(Saved data entries)
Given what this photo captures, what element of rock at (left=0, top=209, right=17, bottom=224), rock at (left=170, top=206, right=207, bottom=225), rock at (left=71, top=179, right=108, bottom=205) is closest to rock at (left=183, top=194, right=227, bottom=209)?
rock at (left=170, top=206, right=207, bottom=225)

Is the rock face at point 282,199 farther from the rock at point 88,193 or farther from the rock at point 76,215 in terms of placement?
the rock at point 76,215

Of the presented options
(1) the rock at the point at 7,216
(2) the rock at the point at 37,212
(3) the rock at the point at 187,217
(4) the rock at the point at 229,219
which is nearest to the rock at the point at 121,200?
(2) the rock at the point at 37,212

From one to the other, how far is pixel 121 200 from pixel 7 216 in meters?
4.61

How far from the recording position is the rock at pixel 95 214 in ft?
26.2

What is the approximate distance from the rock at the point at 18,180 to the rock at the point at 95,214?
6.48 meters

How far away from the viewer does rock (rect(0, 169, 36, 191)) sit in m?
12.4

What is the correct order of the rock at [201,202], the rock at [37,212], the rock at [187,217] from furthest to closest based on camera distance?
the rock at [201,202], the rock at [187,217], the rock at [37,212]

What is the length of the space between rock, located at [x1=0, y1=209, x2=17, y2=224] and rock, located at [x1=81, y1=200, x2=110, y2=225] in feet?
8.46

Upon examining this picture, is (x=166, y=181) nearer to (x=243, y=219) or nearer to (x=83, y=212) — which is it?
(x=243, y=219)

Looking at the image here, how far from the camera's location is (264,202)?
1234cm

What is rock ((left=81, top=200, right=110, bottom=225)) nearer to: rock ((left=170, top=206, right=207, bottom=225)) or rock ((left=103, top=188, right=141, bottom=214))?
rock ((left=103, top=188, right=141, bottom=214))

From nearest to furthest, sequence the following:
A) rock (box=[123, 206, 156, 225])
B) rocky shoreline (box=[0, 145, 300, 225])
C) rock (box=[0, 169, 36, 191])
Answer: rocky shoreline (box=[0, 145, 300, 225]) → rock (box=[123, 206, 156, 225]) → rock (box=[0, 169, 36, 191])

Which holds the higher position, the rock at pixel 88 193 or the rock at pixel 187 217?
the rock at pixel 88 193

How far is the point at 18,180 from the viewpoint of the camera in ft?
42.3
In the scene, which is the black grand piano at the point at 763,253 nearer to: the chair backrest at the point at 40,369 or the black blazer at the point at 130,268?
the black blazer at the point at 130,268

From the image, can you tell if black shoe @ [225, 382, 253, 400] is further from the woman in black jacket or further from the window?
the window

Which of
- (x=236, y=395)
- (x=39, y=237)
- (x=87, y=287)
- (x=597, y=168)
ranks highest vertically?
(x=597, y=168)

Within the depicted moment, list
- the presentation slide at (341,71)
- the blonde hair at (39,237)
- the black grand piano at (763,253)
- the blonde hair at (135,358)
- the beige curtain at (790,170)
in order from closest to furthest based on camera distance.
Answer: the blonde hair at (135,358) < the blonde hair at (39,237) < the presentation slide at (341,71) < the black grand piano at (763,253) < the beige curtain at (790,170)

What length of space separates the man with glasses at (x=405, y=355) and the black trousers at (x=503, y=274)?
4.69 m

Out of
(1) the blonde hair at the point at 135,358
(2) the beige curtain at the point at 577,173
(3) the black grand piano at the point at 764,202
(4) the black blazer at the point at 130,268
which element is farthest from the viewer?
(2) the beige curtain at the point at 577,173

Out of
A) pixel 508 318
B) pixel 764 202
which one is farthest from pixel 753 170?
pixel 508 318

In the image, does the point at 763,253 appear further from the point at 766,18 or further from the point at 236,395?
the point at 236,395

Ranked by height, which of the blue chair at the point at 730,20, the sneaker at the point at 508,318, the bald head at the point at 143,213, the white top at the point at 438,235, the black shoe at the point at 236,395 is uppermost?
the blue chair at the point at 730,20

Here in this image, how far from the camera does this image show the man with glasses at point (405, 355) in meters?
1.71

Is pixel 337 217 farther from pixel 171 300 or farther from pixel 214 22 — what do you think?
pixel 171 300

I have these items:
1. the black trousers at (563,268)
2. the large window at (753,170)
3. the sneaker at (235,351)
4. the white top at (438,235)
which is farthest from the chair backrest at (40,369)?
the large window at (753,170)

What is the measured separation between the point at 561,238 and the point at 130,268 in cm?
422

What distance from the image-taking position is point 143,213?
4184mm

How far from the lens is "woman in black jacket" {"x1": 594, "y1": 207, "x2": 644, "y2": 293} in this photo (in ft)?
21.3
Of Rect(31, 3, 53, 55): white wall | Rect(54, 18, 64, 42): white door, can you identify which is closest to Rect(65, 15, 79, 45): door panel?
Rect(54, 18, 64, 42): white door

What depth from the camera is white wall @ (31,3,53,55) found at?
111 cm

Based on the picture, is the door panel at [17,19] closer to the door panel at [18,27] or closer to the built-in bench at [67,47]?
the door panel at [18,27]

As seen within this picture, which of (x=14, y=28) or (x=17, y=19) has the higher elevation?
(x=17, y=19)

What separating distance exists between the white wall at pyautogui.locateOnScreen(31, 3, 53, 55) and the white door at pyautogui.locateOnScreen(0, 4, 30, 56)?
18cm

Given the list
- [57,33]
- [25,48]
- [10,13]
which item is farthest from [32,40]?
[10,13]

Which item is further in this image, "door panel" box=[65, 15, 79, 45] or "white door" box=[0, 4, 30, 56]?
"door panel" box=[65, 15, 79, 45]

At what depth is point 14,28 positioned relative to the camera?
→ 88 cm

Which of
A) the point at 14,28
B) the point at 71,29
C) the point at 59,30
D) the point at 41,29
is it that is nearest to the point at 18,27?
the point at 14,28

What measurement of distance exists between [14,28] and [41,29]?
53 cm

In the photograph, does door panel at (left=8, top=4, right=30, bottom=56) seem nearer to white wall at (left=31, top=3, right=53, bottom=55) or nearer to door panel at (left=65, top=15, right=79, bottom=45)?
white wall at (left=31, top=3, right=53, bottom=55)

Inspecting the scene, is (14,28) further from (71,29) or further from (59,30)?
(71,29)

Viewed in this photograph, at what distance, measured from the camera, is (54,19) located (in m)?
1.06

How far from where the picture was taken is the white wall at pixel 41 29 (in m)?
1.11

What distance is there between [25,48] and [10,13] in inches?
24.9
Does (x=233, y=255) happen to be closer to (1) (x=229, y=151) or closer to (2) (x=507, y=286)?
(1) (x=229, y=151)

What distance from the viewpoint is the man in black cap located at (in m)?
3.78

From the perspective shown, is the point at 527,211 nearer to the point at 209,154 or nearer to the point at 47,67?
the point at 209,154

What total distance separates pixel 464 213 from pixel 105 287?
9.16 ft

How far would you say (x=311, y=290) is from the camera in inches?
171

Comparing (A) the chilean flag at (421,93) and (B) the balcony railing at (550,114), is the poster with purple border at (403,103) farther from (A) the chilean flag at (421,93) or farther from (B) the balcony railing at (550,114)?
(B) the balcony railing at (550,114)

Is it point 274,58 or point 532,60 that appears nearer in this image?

■ Written task: Return the lines beginning at the one that contains "From the perspective" and continuing through the last line of the data, exactly as they stand and without any others.

■ The completed task:
From the perspective shown, is the point at 527,211 nearer to the point at 209,154 or nearer to the point at 47,67?
the point at 209,154

What total distance separates pixel 464 213 from pixel 105 287?
9.16 ft

How far would you say (x=311, y=290) is from the camera in inches?
171

Comparing (A) the chilean flag at (421,93) and (B) the balcony railing at (550,114), is the poster with purple border at (403,103) farther from (A) the chilean flag at (421,93) or farther from (B) the balcony railing at (550,114)?
(B) the balcony railing at (550,114)

Is it point 274,58 or point 532,60 that appears nearer in this image?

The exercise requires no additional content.